[Required action] Beginning with the line containing "this 1200×675 image." and ending with the last line of the records, set down every line exactly.

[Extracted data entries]
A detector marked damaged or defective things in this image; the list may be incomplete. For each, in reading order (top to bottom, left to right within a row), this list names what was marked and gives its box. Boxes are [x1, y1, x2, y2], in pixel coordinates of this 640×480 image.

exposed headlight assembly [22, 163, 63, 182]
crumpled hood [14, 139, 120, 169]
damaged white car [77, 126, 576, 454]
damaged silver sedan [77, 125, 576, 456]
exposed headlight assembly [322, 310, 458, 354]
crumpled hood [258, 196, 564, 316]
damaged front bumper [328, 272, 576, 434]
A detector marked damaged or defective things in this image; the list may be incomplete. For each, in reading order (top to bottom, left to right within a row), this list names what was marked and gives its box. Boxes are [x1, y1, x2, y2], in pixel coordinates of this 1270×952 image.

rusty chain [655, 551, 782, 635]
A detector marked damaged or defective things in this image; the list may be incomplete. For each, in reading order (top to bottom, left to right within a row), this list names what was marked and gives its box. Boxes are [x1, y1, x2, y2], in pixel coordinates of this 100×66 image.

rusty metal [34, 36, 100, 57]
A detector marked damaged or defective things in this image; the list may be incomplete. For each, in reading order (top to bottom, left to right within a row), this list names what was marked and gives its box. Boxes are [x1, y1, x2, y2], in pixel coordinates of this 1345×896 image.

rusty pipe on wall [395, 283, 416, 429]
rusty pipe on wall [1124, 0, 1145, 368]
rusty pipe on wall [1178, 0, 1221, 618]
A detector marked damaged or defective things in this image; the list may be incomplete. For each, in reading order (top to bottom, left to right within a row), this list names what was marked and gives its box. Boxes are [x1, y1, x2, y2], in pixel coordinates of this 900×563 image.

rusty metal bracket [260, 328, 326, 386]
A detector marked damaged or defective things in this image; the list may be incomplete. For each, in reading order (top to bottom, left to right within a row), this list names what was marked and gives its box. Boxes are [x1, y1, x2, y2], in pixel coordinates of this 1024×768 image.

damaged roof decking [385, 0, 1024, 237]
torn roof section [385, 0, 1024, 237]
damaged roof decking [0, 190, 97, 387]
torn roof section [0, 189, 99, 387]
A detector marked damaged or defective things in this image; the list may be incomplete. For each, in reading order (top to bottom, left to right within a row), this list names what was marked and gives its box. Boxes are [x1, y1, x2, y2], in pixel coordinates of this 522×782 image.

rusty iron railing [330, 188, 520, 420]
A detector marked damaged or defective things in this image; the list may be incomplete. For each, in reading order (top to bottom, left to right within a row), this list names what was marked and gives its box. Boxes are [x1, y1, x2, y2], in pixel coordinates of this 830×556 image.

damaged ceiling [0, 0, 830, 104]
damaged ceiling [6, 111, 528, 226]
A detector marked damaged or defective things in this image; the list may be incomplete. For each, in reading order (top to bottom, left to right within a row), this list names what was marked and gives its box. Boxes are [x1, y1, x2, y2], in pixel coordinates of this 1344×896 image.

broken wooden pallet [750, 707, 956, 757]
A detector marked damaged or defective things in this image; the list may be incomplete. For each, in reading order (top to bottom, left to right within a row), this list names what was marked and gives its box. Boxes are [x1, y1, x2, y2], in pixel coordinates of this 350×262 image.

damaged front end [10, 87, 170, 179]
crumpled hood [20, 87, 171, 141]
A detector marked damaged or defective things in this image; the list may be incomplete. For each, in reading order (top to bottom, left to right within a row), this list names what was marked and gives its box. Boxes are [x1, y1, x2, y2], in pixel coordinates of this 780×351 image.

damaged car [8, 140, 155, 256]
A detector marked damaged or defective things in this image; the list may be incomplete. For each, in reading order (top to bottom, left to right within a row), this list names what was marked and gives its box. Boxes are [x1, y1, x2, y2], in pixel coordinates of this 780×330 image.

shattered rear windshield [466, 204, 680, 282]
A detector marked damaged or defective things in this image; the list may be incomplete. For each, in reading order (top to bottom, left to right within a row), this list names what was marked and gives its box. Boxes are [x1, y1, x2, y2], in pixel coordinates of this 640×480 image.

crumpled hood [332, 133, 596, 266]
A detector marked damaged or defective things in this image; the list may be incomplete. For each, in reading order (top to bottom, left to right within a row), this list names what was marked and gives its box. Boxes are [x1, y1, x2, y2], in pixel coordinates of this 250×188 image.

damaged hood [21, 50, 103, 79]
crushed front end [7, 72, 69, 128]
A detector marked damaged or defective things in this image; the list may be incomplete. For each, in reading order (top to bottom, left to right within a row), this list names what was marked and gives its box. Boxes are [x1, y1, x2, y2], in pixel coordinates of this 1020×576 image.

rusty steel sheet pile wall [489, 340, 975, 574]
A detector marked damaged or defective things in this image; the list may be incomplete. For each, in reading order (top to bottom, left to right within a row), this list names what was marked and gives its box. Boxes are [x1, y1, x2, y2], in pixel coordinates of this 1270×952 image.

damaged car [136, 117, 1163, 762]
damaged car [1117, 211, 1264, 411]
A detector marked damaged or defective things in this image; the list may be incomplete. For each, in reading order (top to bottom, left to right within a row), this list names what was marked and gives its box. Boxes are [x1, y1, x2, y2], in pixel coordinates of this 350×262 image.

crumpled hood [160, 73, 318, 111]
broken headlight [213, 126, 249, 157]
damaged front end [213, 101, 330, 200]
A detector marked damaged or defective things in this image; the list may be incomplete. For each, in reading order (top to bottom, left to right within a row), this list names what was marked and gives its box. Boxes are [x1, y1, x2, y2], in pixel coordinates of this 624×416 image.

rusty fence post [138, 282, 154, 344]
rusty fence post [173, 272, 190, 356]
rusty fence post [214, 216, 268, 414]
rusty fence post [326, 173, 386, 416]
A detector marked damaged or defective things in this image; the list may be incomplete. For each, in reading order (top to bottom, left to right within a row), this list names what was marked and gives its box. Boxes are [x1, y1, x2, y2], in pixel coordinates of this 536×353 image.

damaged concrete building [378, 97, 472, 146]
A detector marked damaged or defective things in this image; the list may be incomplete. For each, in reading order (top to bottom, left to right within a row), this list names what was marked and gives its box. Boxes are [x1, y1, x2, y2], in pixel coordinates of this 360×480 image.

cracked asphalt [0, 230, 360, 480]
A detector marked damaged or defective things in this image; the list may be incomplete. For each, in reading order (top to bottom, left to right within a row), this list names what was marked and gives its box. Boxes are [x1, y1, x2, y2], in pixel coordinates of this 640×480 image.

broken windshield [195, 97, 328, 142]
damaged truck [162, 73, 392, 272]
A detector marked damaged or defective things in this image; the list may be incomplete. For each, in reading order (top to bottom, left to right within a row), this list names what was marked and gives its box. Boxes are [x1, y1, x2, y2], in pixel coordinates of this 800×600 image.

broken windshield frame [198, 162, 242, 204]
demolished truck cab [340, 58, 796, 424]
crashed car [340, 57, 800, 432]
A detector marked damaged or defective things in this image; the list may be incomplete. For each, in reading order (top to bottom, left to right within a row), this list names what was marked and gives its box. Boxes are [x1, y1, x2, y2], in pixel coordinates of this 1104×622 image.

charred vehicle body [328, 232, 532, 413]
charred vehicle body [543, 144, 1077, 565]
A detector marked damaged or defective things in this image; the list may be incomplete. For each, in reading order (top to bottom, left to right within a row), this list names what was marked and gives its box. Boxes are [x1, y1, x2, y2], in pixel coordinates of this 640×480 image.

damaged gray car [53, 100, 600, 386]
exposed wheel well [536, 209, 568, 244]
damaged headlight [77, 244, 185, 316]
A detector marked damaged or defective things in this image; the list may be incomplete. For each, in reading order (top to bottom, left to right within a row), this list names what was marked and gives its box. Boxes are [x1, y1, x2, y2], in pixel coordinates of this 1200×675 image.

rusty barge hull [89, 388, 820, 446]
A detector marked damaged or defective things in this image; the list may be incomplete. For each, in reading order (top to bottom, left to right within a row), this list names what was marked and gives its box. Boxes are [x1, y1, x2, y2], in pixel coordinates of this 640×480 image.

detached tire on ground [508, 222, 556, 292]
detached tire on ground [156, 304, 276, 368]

[Problem solution]
A detector marked damaged or defective things in this image; the list may be incomplete. For each, in reading order (top to bottom, left to right within a row), this list names what was marked and gives its box. Boxes are [x1, y1, x2, y2], in pixel coordinates of this 1200×675 image.

rusty barge hull [89, 388, 820, 446]
A detector marked damaged or defective things in this image; the list may be incomplete. For each, in reading order (top to bottom, left to right within a row), this list names what was marked and gives its box. Boxes are [x1, y1, x2, y2], in pixel coordinates of this 640×480 image.

detached tire on ground [508, 222, 556, 292]
detached tire on ground [156, 304, 276, 368]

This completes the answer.